Extract to read:
# Why I want a 1D X Mini



## expatinasia (Aug 16, 2015)

The other day I went to an event. It was a public outdoor event which I was not covering, and as such I did not take my camera. My better half asked me when we were leaving home, are you not bringing your camera? And I told her, no I want to relax and have fun.

Needless to say, I wish I had taken the camera as I ended up testing angles with my phone's camera and now need to go back and take some real shots. (added: not of the event obviously, as that is finished. Shots of the place it was in.)

The RX100 Mark IV is the top of the range truly pocketable camera right now. But I still have not bought it.

I would love Canon to bring out something similar - or dare I say, better. What about you?

It's never going to be a 1D X, but something that can take quality RAW images and fits inside my front pocket. I need it to double as a second camera for jobs so I want top image quality, 4K video etc. Basically as much as a 1D X as you can fit in a small body.


----------



## e17paul (Aug 16, 2015)

Roll on the G17. Meanwhile I'm always surprised by the IQ of the images my mother takes with her G15 'handbag camera'. The current G16 is the same but with a few bells and whistles. 

I'm disappointed by the lack of built in viewfinder of X series G cameras. The built analogue VF of the G15 is limited but still useful. Go on Canon, build that EVF zinging a new G camera. 

Meanwhile, the larger but lightweight 100D(SL1) is my everyday gym bag camera for when I don't want to carry my full frame setup. Unfortunately, not small enough for a pocket like the G series cameras and the RX100


----------



## sanj (Aug 16, 2015)

Would be great to have something like that. 
I currently use Sony RX100 3. But don't really love it. The picture quality above ISO 800 tends to be 'plastic like'.


----------



## 9VIII (Aug 16, 2015)

Ok, I want a mini 1Dx, but "pocketable" is never going to happen. Actually I don't want a pocketable 1Dx, I want an integrated battery grip and all the buttons and features that come with "1D", thus a mini 1D and not mini 5D.
But the flange distance alone is almost 2", you're never going to fit that with a lens in your pocket.


----------



## Mt Spokane Photography (Aug 16, 2015)

I think that its going to happen, but Canon is still looking for the formula to make it work. One inch sensors drive the size of a lens and other parts, so a pocketable camera with one inch sensor is a compromise. With a fast lens, you have to limit zoom range or reduce the aperture and have compromises in the image quality.

Requirements:
Edit the forum thread about wanting a 1D X Mini by giving it again from "The other day" up to and including "and have fun.", with each "camera" changed to "DSLR".

Dataset entries
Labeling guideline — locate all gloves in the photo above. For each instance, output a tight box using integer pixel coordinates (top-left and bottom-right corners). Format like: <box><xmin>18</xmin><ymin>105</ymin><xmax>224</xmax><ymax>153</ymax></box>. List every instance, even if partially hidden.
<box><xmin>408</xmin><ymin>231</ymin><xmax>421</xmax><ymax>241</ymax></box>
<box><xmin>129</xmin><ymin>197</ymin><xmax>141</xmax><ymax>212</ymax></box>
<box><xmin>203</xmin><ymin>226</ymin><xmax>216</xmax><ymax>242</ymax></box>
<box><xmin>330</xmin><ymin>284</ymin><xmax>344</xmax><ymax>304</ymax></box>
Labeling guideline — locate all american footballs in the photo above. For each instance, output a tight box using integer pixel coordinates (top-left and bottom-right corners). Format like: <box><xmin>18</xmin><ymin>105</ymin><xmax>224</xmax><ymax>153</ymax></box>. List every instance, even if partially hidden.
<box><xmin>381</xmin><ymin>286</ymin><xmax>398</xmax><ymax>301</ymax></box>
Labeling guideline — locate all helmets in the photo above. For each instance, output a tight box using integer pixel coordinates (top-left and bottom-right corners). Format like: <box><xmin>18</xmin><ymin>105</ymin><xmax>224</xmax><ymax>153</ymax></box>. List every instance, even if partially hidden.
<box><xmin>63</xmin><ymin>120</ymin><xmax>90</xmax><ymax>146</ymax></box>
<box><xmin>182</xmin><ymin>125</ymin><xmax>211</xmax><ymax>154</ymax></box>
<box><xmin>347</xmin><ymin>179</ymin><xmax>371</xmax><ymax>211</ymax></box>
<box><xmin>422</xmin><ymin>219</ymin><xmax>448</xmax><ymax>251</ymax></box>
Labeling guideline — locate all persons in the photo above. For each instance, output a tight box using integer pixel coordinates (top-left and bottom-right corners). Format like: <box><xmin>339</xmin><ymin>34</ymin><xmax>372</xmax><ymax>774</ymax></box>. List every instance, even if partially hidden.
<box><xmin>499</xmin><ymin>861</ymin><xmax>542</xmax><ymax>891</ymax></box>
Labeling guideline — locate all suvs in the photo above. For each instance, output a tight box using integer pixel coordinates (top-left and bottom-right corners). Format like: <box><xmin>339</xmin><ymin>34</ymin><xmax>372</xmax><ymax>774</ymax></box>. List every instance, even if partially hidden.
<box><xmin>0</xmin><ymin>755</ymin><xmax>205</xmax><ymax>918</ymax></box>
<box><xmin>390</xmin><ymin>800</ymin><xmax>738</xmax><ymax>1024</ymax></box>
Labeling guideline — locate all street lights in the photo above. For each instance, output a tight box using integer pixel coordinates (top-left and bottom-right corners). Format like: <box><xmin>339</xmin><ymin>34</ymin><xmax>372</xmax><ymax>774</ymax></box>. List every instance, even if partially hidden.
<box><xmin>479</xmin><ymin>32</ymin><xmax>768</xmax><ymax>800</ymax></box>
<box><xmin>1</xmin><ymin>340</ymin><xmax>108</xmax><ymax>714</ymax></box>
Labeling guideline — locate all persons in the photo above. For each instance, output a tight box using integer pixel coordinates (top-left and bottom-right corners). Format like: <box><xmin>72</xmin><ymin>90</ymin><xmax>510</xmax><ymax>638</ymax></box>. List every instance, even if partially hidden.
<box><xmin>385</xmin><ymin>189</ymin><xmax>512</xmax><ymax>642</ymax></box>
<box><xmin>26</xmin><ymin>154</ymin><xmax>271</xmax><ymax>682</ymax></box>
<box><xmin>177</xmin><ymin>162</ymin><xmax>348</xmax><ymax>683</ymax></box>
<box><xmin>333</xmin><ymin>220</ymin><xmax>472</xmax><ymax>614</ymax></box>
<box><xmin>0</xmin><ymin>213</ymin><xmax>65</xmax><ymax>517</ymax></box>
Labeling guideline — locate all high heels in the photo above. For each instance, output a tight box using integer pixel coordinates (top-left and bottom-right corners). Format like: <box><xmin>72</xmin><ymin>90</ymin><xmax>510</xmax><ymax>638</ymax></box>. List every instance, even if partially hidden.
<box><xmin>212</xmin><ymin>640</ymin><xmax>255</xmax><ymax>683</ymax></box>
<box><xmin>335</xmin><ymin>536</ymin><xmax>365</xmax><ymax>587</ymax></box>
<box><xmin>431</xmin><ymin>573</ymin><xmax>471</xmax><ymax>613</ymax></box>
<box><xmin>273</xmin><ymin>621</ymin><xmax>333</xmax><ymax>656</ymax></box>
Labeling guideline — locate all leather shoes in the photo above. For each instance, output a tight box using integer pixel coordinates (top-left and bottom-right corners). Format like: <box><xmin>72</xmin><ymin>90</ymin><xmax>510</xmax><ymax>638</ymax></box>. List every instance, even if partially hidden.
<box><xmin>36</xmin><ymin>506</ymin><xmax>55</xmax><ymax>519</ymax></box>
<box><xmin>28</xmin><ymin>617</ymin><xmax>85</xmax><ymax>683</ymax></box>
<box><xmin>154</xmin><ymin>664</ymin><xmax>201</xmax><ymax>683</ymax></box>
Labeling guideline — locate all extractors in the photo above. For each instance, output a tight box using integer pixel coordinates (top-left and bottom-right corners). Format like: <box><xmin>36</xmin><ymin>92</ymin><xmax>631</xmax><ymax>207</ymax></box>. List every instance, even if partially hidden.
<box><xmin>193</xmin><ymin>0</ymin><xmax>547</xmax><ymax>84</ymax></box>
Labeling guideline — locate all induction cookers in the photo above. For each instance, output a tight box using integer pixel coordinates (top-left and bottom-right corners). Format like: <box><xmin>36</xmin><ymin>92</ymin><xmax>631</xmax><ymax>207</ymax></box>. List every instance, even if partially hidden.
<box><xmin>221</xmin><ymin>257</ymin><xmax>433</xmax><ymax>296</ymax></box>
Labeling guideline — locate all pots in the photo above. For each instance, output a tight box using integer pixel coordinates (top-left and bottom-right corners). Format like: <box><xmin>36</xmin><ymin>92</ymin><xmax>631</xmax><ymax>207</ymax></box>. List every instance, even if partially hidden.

Task output:
The other day I went to an event. It was a public outdoor event which I was not covering, and as such I did not take my DSLR. My better half asked me when we were leaving home, are you not bringing your DSLR? And I told her, no I want to relax and have fun.